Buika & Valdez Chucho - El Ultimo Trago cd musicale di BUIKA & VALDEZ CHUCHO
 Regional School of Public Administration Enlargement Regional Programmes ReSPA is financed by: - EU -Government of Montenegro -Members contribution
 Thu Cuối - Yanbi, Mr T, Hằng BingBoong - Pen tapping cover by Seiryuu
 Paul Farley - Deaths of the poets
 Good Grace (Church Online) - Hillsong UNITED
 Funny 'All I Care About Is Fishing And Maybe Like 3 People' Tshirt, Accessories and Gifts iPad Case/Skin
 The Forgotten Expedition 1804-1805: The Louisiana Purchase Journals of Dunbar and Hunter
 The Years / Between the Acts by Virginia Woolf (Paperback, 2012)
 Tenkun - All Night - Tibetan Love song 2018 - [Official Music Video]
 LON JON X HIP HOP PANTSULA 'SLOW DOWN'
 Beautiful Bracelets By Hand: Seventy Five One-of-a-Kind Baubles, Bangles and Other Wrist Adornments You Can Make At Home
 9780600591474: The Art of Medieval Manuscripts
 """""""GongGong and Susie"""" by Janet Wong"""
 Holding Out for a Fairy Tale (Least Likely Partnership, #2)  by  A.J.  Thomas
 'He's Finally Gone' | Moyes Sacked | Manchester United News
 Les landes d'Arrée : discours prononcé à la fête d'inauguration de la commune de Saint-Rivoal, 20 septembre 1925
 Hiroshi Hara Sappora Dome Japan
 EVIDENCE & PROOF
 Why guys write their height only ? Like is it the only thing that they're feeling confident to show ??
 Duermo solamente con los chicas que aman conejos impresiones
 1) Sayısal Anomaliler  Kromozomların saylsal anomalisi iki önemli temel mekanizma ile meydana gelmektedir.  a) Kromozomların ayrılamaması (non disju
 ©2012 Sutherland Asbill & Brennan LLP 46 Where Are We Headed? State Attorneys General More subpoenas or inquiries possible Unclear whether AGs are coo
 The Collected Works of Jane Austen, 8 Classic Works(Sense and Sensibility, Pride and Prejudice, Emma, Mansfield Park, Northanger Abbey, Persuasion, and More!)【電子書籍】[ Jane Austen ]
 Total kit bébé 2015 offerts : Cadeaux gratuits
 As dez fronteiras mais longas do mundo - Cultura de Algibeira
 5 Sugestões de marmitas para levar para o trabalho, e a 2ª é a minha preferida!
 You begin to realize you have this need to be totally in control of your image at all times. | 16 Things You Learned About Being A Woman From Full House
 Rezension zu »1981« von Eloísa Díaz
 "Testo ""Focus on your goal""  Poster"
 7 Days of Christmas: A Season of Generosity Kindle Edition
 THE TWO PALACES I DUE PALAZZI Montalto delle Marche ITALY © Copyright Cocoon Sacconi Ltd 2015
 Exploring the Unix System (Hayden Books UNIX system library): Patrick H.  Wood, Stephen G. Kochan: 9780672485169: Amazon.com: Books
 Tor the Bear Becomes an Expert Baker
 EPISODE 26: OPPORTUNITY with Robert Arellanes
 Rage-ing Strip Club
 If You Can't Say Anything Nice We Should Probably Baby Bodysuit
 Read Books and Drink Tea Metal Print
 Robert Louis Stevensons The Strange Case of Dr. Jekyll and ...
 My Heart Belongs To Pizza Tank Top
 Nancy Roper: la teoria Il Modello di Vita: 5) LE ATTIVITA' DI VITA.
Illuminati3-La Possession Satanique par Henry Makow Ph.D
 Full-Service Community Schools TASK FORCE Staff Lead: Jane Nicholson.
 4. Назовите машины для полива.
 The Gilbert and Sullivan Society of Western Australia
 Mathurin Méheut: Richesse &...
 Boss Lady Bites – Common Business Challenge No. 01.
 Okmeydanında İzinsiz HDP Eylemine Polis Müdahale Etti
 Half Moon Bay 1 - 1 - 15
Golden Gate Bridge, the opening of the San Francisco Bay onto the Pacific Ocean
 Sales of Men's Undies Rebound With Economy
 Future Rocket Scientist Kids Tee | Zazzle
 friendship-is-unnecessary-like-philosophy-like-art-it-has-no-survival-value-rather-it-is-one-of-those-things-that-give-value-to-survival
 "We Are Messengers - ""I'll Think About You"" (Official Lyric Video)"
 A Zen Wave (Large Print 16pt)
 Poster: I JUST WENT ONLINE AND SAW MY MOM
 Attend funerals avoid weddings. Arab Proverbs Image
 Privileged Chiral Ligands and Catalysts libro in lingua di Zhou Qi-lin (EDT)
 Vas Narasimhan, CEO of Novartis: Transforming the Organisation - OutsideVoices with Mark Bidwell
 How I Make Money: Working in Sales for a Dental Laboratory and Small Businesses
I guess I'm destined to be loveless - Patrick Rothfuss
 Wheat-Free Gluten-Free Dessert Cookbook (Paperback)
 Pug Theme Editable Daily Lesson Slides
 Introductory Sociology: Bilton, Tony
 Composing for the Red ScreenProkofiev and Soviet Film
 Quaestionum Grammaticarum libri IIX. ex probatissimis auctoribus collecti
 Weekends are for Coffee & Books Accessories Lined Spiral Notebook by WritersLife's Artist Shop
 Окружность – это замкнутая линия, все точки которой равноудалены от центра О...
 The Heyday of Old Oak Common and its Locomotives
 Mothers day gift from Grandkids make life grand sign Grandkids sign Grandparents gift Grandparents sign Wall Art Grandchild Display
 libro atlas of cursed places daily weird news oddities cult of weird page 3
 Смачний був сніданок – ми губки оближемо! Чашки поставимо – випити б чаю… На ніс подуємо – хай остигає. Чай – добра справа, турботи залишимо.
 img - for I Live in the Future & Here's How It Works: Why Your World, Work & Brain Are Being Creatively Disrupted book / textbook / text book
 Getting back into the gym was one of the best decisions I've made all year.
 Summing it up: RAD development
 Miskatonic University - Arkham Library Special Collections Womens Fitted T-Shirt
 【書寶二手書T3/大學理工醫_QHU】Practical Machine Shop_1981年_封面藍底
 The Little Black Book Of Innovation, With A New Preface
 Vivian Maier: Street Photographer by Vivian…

# # # #

• _About this exercise_
Search term "Accessories": return each line of the data that contains it.

• _Answer_
 Funny 'All I Care About Is Fishing And Maybe Like 3 People' Tshirt, Accessories and Gifts iPad Case/Skin
 Weekends are for Coffee & Books Accessories Lined Spiral Notebook by WritersLife's Artist Shop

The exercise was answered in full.